Il y a une autre théorie qui vient de la psychologie des foules, et qui s’appelle la « nouvelle théorie de l’identité sociale », qui veut que dans une manifestation, on a une grande diversité de publics, on a des jeunes, des vieux, des syndiqués, des primo-manifestants, des gens violents… bref, il y a une certaine diversité d’identités. Ce qui va faire que les gens, y compris ceux qui sont parfaitement pacifiques à la base, vont se souder autour des individus violents, c’est s’ils sont traités injustement et/ou violemment, on fait bloc en quelque sorte face à  un adversaire. Alors, l’idée n’est pas de dire que les forces de l’ordre ne devraient jamais recourir à la force. Mais plutôt de dire que, dans des pays plus décentralisés, où la notion d’autonomie individuelle et de droit individuel est plus forte, ça marque la doctrine de maintien de l’ordre.

 

Contrepoints : Une autre critique qui revient régulièrement, c’est celle du « racisme systémique ». Des chercheurs en sciences sociales comme Vincent Tiberj ou Didier Fassin dénoncent ce qui apparaît à leurs yeux comme étant un tabou, alors que justement dans d’autres pays ce problème a été affronté, par exemple en Angleterre. Les syndicats de police, eux, contestent absolument la thèse du racisme systémique dans la police. Qu’en est-il réellement ?

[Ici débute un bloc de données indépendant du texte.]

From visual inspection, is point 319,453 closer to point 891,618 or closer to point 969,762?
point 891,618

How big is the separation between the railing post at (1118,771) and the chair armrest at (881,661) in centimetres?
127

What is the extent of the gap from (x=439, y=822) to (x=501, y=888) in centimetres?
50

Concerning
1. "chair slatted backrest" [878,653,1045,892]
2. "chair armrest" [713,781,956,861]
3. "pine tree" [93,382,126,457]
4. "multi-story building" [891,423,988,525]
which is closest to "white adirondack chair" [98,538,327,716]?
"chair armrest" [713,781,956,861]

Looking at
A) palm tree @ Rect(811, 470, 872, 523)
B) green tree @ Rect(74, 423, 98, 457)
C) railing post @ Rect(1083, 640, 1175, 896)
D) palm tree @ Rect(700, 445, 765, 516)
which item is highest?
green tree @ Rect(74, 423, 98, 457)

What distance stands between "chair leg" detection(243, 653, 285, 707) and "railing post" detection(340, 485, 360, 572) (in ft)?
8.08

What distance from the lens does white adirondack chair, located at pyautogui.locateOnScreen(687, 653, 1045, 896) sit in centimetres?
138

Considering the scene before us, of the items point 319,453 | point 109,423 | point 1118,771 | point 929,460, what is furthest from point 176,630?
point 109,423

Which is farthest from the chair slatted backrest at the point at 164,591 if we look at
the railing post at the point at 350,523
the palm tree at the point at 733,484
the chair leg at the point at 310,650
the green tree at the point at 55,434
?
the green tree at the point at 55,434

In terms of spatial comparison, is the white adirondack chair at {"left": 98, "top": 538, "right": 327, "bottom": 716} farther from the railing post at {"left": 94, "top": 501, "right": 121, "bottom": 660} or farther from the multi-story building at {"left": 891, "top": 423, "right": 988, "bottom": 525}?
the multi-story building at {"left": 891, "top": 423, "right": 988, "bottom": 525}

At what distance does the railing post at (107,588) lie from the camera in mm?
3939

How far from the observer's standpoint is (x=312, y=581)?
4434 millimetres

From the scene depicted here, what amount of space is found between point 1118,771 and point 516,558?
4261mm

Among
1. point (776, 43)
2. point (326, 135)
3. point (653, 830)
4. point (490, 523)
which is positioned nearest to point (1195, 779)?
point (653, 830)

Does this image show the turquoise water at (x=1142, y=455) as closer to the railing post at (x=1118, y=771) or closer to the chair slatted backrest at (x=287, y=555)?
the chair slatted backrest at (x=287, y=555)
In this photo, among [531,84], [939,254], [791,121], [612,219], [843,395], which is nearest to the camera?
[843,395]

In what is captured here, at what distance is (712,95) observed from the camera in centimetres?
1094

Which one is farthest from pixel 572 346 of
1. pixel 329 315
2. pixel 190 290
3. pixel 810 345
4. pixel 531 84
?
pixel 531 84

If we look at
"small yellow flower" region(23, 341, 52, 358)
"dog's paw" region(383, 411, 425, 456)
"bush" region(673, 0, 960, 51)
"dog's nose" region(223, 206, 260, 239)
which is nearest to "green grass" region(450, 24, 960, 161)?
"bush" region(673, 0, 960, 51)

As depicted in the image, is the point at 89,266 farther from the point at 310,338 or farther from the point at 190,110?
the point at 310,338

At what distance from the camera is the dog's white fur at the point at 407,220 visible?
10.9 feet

Mathieu Zagrodzki : C’est une question fondamentale, et il faut définir les termes. Je ne suis pas à l’aise avec le terme de racisme systémique. Des auteurs anglo-saxons comme Robert Reiner par exemple font une distinction entre « prejudice », qui est une perception négative d’une population, et « discrimination » qui est une action, le fait d’avoir un comportement discriminant à l’égard d’une population. Je pense qu’il y a une incompréhension, volontaire chez certains, honnête chez d’autres, sur ce que signifie « systémique » ou « institutionnel » : ça ne veut évidemment pas dire qu’en France on a des textes où une catégorie de la population aurait moins de droits que d’autres, ou que la hiérarchie policière donnerait des consignes explicites comme « il faut contrôler les Maghrébins ». Cela veut dire que le système produit des effets, indépendamment des individus et de leurs convictions. Cela signifie qu’on peut avoir des comportements discriminatoires sans avoir de « fond raciste », même si celui peut évidemment exister chez certains.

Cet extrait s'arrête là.